### Work required
Using the records below, find how many lines hold the word "noty" and reply with only that number.

### Record set
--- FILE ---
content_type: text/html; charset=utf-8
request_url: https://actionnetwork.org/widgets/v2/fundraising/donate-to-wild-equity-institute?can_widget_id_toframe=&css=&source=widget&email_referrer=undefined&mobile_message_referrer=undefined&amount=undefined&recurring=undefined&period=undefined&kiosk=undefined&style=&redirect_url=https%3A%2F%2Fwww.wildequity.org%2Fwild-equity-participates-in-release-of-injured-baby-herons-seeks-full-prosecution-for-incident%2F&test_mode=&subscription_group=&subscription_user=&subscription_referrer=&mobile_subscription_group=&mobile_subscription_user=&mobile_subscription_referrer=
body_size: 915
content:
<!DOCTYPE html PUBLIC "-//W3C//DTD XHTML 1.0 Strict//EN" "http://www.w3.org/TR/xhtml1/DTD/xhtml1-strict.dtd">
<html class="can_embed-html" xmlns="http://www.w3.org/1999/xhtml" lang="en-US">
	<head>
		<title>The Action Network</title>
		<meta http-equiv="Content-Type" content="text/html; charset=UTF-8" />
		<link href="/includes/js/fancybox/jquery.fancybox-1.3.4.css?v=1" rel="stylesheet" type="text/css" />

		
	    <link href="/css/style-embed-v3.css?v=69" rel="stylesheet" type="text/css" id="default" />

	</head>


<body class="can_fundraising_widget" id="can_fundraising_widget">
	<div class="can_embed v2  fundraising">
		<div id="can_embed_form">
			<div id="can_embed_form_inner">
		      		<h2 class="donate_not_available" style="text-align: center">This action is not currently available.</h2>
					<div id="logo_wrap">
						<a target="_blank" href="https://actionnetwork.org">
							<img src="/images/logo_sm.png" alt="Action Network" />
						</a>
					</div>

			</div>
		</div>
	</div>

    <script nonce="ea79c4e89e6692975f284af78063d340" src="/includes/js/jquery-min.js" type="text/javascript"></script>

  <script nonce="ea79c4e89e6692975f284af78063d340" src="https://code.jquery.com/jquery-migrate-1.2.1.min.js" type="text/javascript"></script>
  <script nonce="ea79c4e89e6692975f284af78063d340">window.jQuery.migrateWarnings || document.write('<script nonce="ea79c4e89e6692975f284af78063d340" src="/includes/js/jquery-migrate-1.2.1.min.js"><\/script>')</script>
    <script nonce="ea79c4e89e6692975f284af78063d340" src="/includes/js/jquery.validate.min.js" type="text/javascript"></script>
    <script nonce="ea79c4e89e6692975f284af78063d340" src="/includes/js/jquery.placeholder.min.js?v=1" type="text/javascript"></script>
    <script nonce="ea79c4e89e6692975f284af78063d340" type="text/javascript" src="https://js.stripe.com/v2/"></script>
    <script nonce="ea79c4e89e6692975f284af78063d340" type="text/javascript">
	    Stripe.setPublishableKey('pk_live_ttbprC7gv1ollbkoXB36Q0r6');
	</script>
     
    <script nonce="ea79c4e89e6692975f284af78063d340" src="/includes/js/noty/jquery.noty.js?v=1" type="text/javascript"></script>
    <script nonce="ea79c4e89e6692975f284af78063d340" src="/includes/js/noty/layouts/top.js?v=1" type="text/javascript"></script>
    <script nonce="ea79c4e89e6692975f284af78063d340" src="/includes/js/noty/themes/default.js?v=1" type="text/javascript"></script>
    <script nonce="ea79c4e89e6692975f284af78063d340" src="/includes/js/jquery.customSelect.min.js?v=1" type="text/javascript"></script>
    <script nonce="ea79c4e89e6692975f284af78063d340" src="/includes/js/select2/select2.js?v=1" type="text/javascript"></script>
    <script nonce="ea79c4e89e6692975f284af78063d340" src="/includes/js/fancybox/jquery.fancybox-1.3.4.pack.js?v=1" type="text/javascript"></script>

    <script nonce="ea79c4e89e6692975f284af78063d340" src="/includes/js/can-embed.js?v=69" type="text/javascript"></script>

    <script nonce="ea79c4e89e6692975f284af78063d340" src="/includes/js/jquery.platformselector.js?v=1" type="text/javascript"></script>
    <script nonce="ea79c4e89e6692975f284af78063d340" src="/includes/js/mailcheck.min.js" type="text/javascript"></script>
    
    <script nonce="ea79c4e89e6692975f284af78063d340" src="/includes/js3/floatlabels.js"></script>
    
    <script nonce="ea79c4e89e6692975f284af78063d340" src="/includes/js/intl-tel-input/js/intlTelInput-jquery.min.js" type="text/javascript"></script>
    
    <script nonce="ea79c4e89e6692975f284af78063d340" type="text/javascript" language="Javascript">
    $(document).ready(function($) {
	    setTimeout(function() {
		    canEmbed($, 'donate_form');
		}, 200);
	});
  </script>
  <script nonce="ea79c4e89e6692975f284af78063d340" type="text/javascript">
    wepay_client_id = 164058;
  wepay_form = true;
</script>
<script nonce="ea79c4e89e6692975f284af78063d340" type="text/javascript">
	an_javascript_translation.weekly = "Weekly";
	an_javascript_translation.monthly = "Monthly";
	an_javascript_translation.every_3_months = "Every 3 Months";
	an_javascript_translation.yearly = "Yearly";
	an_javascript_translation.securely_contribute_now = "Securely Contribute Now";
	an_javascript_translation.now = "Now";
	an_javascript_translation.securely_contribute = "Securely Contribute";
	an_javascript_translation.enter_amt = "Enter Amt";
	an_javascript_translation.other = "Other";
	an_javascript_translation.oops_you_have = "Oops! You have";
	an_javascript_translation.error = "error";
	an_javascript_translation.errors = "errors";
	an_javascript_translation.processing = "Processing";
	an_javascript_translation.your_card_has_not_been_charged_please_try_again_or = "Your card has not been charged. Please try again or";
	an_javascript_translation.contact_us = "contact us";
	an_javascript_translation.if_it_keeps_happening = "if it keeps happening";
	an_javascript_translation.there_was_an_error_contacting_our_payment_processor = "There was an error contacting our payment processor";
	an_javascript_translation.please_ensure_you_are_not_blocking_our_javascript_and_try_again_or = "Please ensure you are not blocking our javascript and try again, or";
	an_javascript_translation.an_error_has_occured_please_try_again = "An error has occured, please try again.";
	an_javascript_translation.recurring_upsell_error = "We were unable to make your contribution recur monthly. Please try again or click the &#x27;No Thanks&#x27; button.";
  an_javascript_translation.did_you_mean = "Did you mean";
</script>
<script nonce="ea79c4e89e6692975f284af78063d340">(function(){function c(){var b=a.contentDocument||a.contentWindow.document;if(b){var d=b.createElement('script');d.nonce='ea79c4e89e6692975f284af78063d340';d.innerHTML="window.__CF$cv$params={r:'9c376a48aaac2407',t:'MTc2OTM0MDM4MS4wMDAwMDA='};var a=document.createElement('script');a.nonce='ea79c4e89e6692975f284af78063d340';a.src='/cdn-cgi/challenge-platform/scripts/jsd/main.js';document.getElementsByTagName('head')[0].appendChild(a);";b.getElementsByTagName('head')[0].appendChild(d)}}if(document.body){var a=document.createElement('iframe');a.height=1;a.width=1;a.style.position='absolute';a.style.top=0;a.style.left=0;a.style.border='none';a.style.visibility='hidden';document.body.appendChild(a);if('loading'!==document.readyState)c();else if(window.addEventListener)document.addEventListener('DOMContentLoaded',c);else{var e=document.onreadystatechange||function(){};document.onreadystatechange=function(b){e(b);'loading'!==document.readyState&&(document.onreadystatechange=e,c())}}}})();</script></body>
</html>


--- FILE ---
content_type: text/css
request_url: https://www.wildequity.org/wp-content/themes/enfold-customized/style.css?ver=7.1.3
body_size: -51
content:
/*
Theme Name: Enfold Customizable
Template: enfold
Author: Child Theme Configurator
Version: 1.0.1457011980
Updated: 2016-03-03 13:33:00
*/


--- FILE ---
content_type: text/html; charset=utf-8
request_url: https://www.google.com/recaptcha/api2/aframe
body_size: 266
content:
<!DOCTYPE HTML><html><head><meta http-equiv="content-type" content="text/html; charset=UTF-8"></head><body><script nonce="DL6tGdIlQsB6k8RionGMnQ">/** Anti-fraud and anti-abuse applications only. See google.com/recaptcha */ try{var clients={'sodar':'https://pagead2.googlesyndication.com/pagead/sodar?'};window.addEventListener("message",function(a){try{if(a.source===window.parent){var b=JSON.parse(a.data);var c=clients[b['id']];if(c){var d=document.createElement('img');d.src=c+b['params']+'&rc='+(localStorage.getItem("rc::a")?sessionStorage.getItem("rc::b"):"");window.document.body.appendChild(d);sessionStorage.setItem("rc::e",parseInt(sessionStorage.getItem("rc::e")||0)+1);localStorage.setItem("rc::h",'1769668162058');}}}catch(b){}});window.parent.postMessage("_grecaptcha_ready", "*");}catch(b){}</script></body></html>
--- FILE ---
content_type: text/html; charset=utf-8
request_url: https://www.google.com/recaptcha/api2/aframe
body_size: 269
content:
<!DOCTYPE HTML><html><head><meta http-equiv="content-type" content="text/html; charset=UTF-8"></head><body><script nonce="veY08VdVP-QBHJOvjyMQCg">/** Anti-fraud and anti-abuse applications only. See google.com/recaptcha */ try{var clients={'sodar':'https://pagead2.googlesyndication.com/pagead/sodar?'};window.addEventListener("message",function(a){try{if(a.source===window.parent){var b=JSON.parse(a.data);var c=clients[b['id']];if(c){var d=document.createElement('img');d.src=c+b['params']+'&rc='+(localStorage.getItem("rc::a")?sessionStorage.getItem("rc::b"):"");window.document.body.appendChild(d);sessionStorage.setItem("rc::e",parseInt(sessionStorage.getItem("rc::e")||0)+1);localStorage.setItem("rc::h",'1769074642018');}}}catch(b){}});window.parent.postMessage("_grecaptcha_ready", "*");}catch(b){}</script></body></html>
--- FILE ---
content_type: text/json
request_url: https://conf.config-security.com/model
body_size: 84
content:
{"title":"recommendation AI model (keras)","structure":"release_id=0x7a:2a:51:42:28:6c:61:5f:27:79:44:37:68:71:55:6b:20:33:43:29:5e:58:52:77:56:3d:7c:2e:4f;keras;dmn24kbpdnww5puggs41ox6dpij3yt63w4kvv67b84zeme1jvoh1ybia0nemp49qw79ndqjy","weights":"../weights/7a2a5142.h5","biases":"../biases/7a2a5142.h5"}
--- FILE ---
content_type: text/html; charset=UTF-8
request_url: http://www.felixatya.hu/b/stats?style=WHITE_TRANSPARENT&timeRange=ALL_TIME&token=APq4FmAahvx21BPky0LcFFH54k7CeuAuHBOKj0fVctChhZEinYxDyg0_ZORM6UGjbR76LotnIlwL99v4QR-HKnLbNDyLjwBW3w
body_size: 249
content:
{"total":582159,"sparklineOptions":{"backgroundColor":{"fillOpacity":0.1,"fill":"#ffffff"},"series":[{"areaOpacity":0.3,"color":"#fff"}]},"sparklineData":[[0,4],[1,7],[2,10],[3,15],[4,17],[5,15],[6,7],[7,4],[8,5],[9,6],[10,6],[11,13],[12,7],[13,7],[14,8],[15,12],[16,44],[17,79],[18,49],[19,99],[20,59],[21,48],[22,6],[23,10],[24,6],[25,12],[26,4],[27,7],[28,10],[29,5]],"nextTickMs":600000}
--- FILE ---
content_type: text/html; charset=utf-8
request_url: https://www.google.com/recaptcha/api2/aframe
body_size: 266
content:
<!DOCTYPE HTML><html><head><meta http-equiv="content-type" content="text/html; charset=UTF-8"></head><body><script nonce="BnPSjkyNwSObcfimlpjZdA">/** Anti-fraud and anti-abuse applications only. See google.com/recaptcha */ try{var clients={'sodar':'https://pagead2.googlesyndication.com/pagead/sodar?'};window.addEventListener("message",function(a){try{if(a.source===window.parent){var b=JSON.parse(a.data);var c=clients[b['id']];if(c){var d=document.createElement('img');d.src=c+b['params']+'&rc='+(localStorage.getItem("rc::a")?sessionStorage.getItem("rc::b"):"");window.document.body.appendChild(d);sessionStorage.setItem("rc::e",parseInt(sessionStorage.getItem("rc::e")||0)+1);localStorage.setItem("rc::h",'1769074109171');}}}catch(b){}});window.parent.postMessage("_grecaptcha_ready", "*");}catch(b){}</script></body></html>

### Completed exercise
3